A Contrarian Bets Ireland and Hungary Will Rebound

For months now, a big investor has been betting billions of dollars that two of Europe’s most wounded countries will bounce back from the beating they have taken during the region’s debt crisis.



But the bets, which center on Irish and Hungarian government bonds, aren’t the work of a hedge fund operating stealthily out of London or Geneva. Instead, the buyer is Franklin Templeton Investments, a mutual funds firm that caters to individual investors rather than to sophisticated institutional customers like pension funds.

The man behind the trades is Michael Hasenstab, who at the relatively young age of 38 has already drawn comparisons to some of the titans of the mutual fund industry, including Bill Gross of Pimco.

From his perch at Franklin Templeton’s headquarters in San Mateo, Calif., Mr. Hasenstab oversees a team of research analysts that controls more than $165 billion in assets, including the $57 billion Templeton Global Bond Fund.

Last summer, when investors around the world dumped their holdings of Irish government debt, sending yields soaring, Hasenstab was buying. Today, his fund owns at least $2.5 billion in Irish government bonds.

His Hungarian bet is even bigger, at more than $3 billion in that shakier country’s debt. The Irish bonds have been the far stronger performers, rallying more than 35 percent from the middle of last year.

Since 2008, investors have made a lot of money betting against Europe, but now some funds appear to think there might be a bigger payout from taking an optimistic stance on certain countries, like Ireland.

“Without question, the single best trade in the entire euro zone space is the one he’s done,” said Donal O’Mahony, the global strategist for Davy Securities in Dublin, said of Mr. Hasenstab’s purchase of Irish bonds.

But taking a very different approach from many of his peers — Mr. Hasenstab and the fund, for instance, have largely shunned the perceived havens of bonds of the United States and Germany — carries risks.

“The firm has given him a lot of freedom to execute a unique strategy, and it’s paid off,” said Miriam Sjoblom, an analyst with the research firm Morningstar, noting that the fund also has a stake in South Korean bonds and a bet that the yen will fall.

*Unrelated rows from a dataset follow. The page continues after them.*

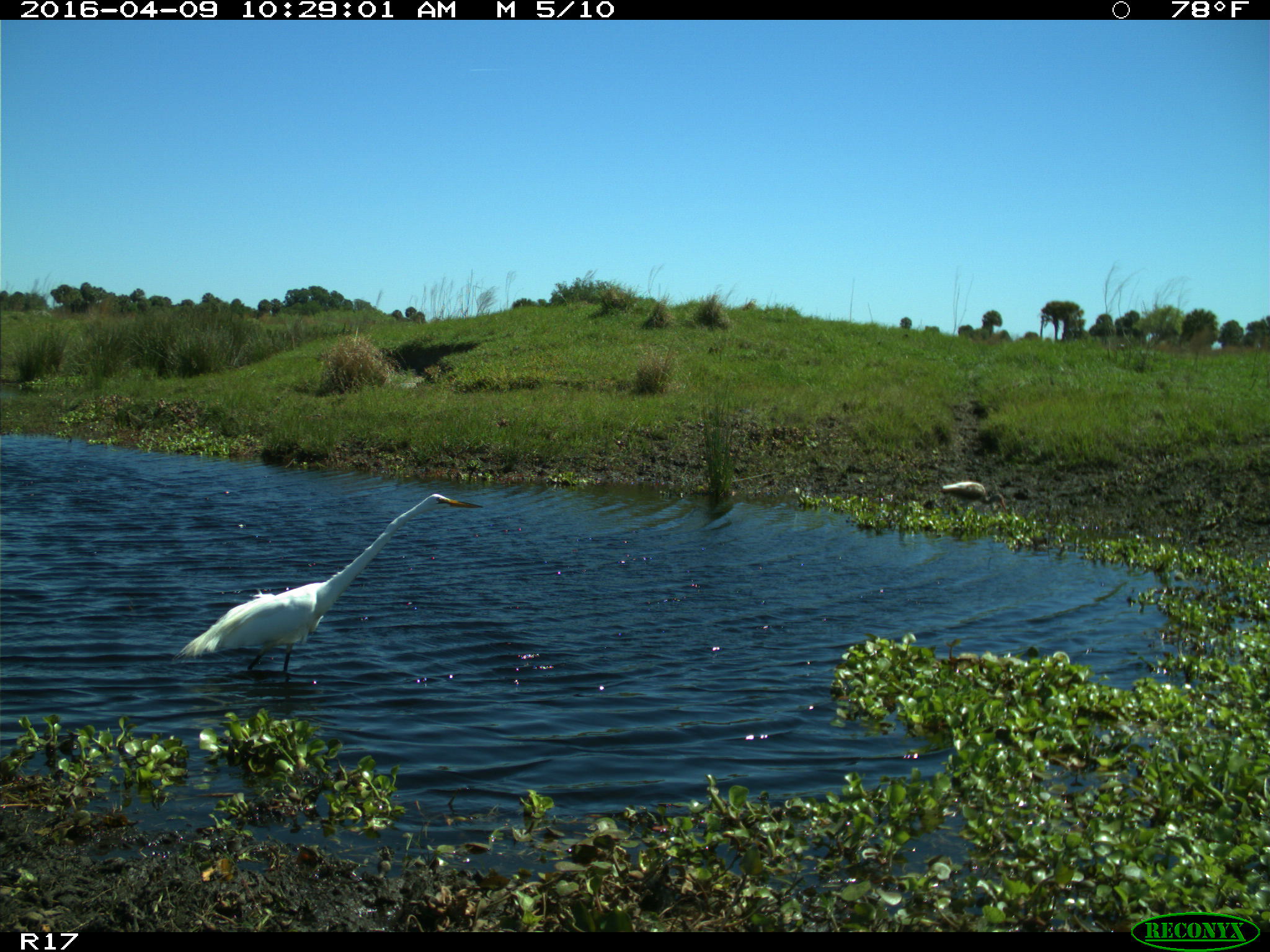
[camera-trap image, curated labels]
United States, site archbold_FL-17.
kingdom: Animalia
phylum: Chordata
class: Aves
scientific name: Aves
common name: birds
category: unidentified bird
Unidentified bird (birds) (Aves).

“But the risks that he’s taking here are pretty considerable, and there is the potential for the fund to suffer a bad spell.”

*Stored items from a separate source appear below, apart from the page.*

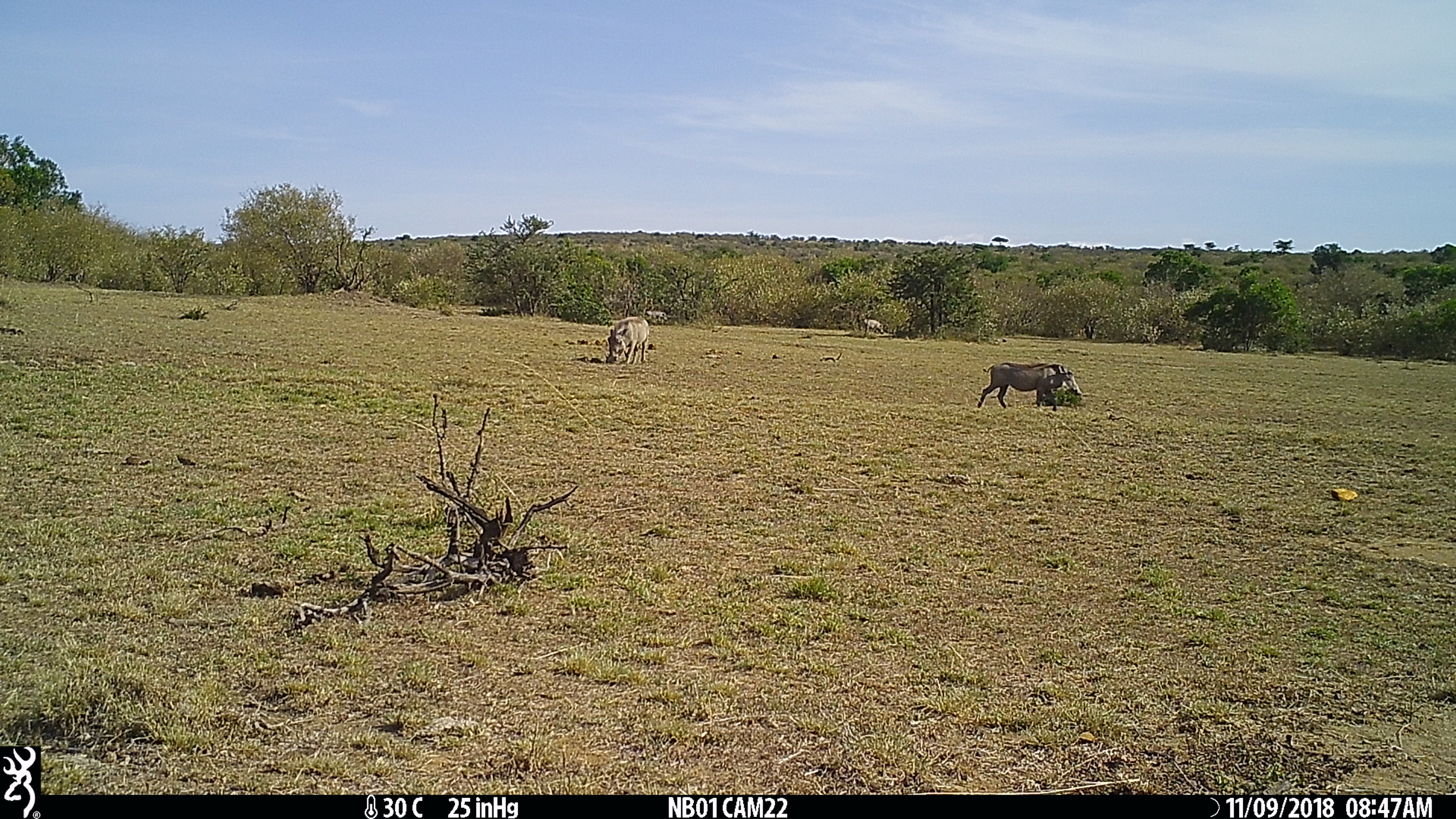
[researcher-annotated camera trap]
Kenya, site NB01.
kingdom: Animalia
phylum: Chordata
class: Mammalia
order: Artiodactyla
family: Suidae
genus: Phacochoerus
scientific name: Phacochoerus africanus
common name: common warthog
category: warthog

Mr. Hasenstab declined to comment for this article. Franklin Templeton representatives would not provide updated information about his holdings beyond publicly filed numbers for the end of last year.

.They said that the size and diversity of the fund insulated it from problems from a single country.

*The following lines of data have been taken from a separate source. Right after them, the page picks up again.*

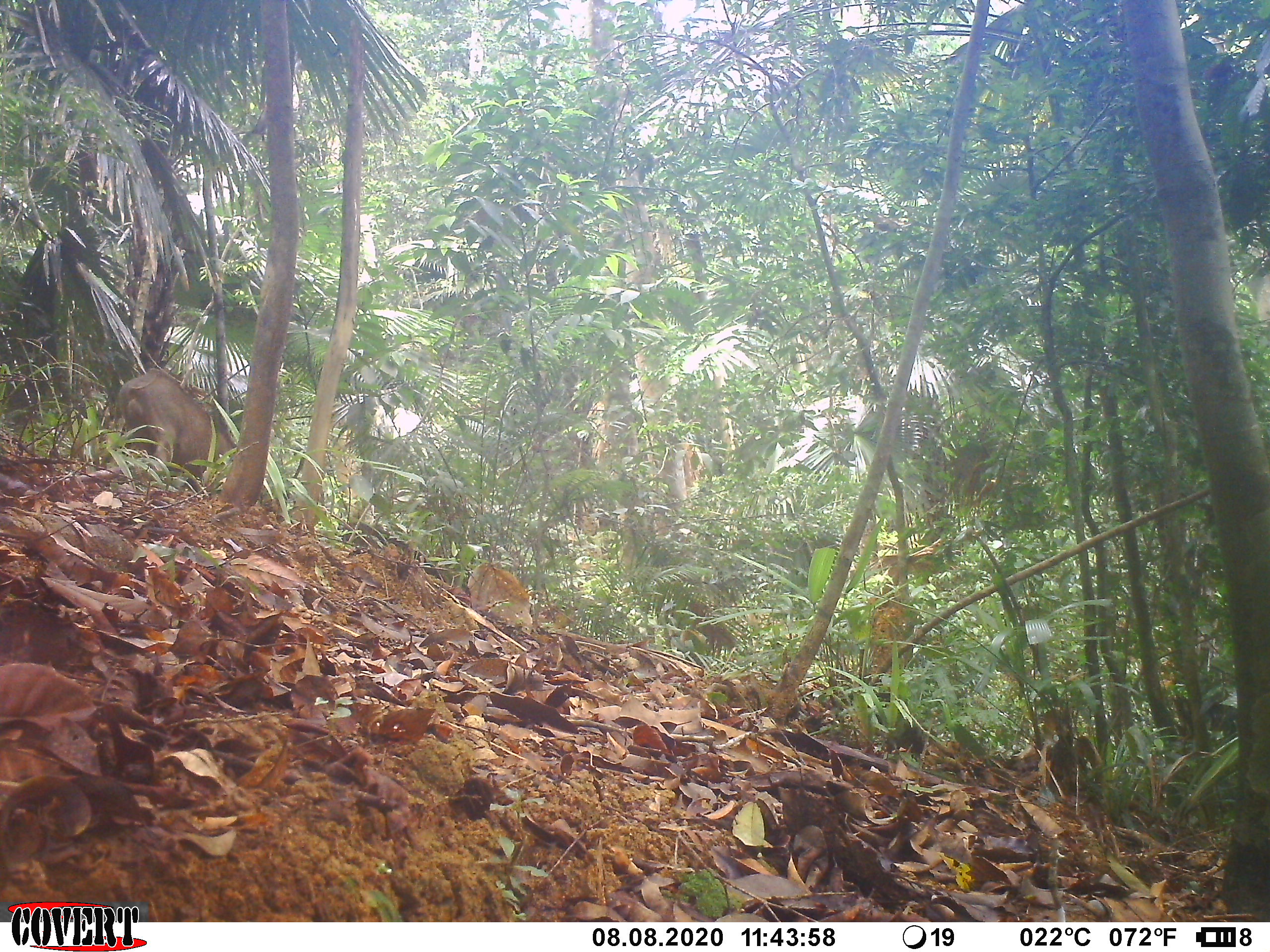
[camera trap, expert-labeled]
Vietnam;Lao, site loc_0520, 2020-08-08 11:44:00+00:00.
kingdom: Animalia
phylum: Chordata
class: Mammalia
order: Artiodactyla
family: Suidae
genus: Sus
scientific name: Sus scrofa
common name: eurasian wild pig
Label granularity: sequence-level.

Mr. Hasenstab, who wrote his dissertation for his Ph.D. in the late 1990s on the development of China’s financial markets, has spent the bulk of his career at Franklin Templeton.

Under his eye for the last decade, the Templeton Global Bond Fund has bested its peers time and again, racking up annualized gains of 11.7 percent, according to Chicago-based Morningstar. Those returns attracted investors who flooded into the fund, making it nearly four times as big as the next-largest, Unites States-registered global bond fund.

“We take a long-term perspective, it’s a research-driven perspective and we’re often contrarian, and that has been the case for decades and I think will remain the case for decades to come,“ Mr. Hasenstab said in a late October video posted on Franklin Templeton’s Web site.

Mr. Hasenstab is one of the firm’s top fee-generators because of the huge amounts of money he oversees. He paid $2.9 million in 2007 for a house on more than 19 acres in Sonoma Valley in California that was designed by the architect Robert G. Zinkhan.

Some say the secret to Mr. Hasenstab’s success is that he is not afraid to make big, concentrated bets in countries or currencies that are off the beaten trail or simply unloved.

As of November, he had sunk over a quarter of the Templeton Global Bond Fund’s assets into South Korean and Polish government bonds, according to a filing made with the Securities and Exchange Commission.

Even as the fund’s Irish bonds gave it a boost, other foreign investments flagged in the second half of last year as the euro crisis rattled global markets.

The fund landed near the bottom of its peer group in performance rankings, according to Morningstar’s data. After those returns, investors yanked out nearly $2.2 billion in the last two months of the year, according to an analysis by the brokerage firm Macquarie.

Now fund managers in Europe and the United States are closely watching Mr. Hasenstab’s moves, trying to gauge if his big bets in Ireland and Hungary will pay off.